Har Gow (蝦餃) at the Yangtze Restaurant in Ottawa
I have mentioned elsewhere that the Steamed Shrimp Dumplings known as Har Gow (蝦餃) are often used as a standard by which to judge the skills of a Dim Sum Restaurant. This often works as a pretty good rule of thumb, but occasionally, you will come across a restaurant like the Yangtze Dining Lounge in Ottawa’s Chinatown where the overall quality of dishes is excellent despite the house Har Gow being mediocre, or even poor.
The one thing that can be said about the Har Gow at Yangtze was that the size was quite small. I much prefer this as it is much easier to manipulate them and then eat each one in a single mouthful, whereas many of the larger ones require more then one bite, and the dumplings can sometimes fall apart during the process.
Unfortunately, things went downhill from there, beginning with the unattractive, almost sloppy wrapping job for each dumpling. Take a look at the traditional and beautiful folding of the Har Gow at Le Piment Rouge, and compare it to the rather shapeless, barely pleated blobs above. Immediately, these Har Gow have to be dismissed as at best second-rate.

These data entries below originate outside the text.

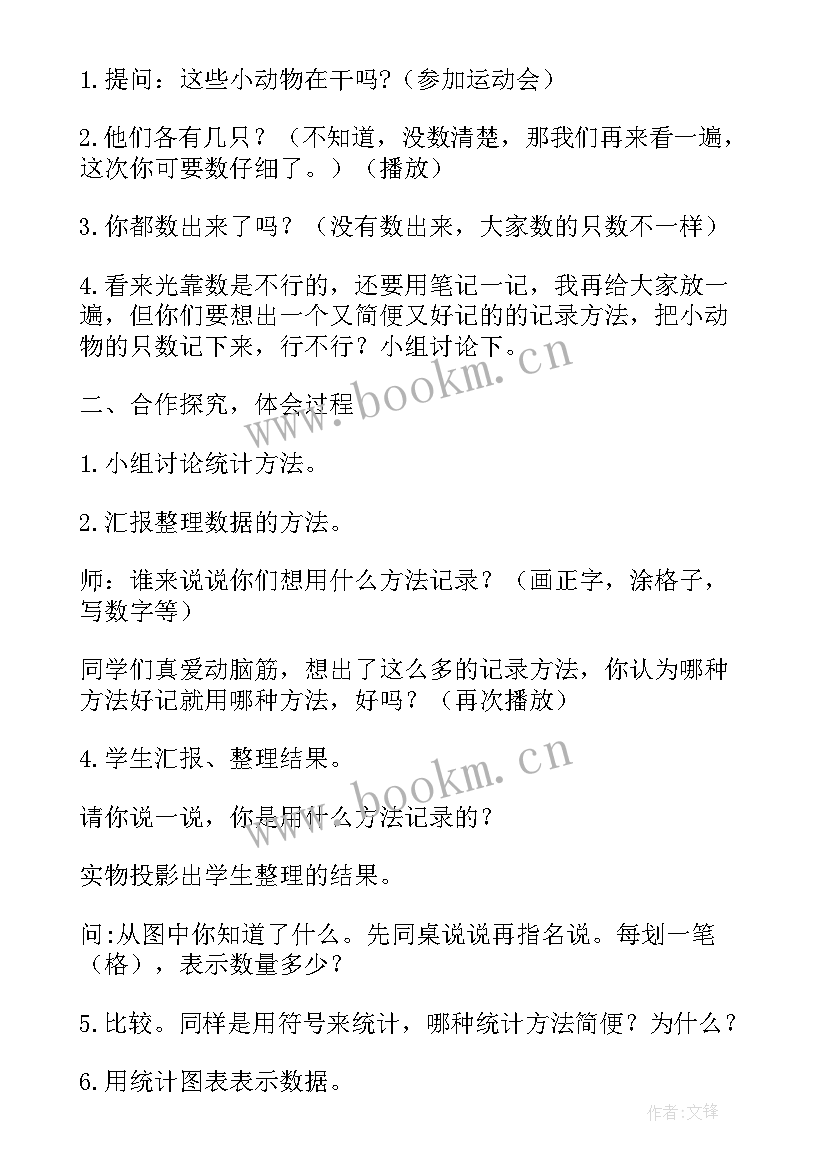 1.提问：这些小动物在干吗?（参加运动会）

2.他们各有几只？（不知道，没数清楚，那我们再来看一遍，这次你可要数仔细了。）（播放）

3.你都数出来了吗？（没有数出来，大家数的只数不一样）

4.看来光靠数是不行的，还要用笔记一记，我再给大家放一遍，但你们要想出一个又简便又好记的的记录方法，把小动物的只数记下来，行不行？小组讨论下。

二、合作探究，体会过程

1.小组讨论统计方法。

2.汇报整理数据的方法。

师：谁来说说你们想用什么方法记录？（画正字，涂格子，写数字等）

同学们真爱动脑筋，想出了这么多的记录方法，你认为哪种方法好记就用哪种方法，好吗？（再次播放）

4.学生汇报、整理结果。

请你说一说，你是用什么方法记录的？

实物投影出学生整理的结果。

问:从图中你知道了什么。先同桌说说再指名说。每划一笔（格），表示数量多少？

5.比较。同样是用符号来统计，哪种统计方法简便？为什么？

6.用统计图表表示数据。

www.bookm.cn

www.bookm.cn

作者:文锋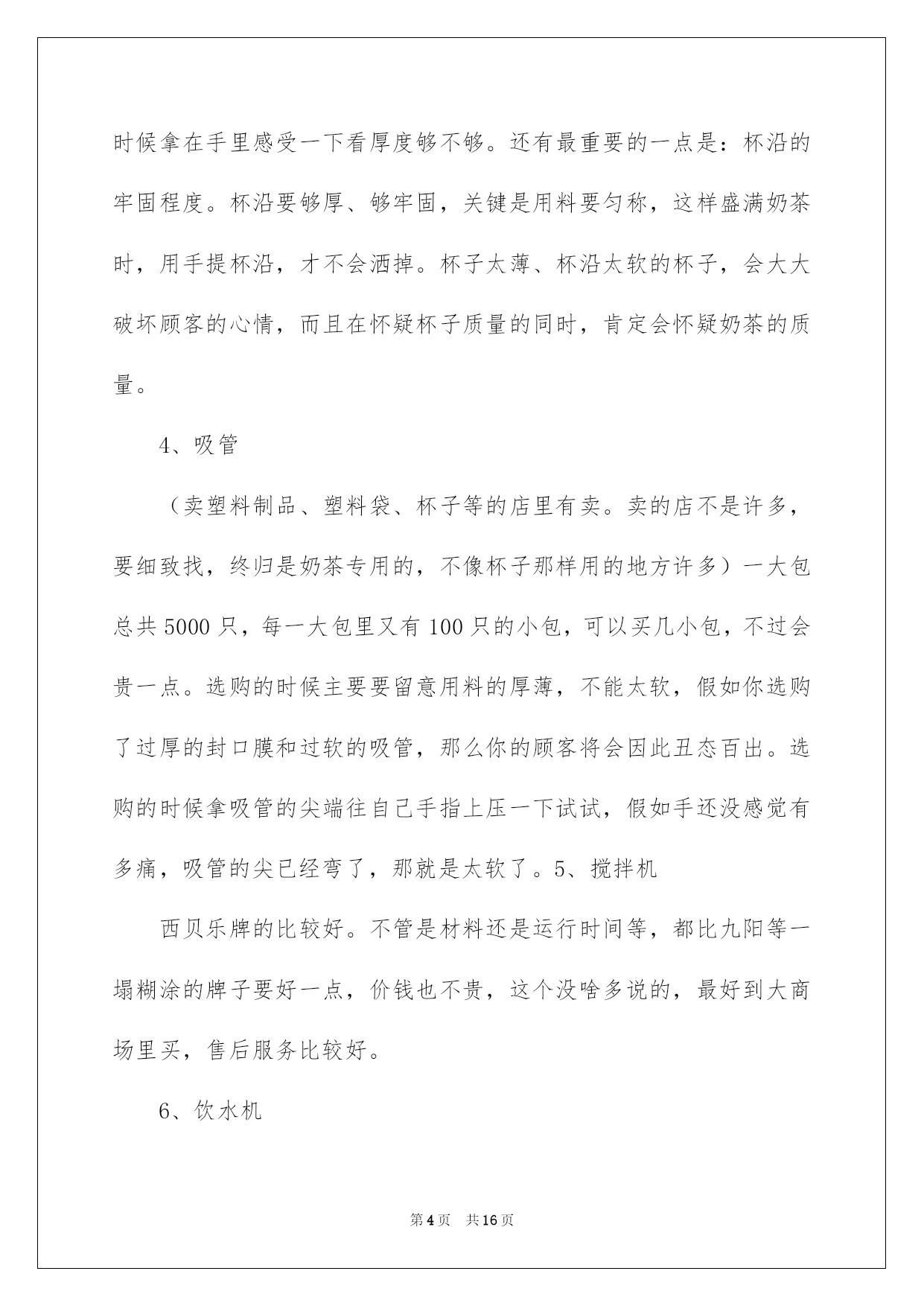 时候拿在手里感受一下看厚度够不够。还有最重要的一点是：杯沿的牢固程度。杯沿要够厚、够牢固，关键是用料要匀称，这样盛满奶茶时，用手提杯沿，才不会洒掉。杯子太薄、杯沿太软的杯子，会大大破坏顾客的心情，而且在怀疑杯子质量的同时，肯定会怀疑奶茶的质量。

4、吸管

（卖塑料制品、塑料袋、杯子等的店里有卖。卖的店不是许多，要细致找，终归是奶茶专用的，不像杯子那样用的地方许多）一大包总共 5000 只，每一大包里又有 100 只的小包，可以买几小包，不过会贵一点。选购的时候主要要留意用料的厚薄，不能太软，假如你选购了过厚的封口膜和过软的吸管，那么你的顾客将会因此丑态百出。选购的时候拿吸管的尖端往自己手指上压一下试试，假如手还没感觉有多痛，吸管的尖已经弯了，那就是太软了。5、搅拌机

西贝乐牌的比较好。不管是材料还是运行时间等，都比九阳等一塌糊涂的牌子要好一点，价钱也不贵，这个没啥多说的，最好到大商场里买，售后服务比较好。

6、饮水机

第 4 页　共 16 页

The wrapper itself was thin enough to be translucent, which is a plus, and the texture was a little overly chewy (although not to the point of being dried out), but, for some unaccountable reason, there was the distinct taste of raw starch which you usually only get with thicker skins that have been insufficiently steamed. I am not sure why that was the case here, but it didn’t help the overall quality of the Yangtze style 蝦餃.
The final failure here was the filling. The shrimp were chopped into smallish pieces and the texture was alright, but they really had no flavor, not from the shrimp themselves, nor from any discernible seasoning. I could, quite honestly have been eating anything, In the end, there was almost nothing about the Har Gow at Yangtze to raise them even to the level of mediocrity.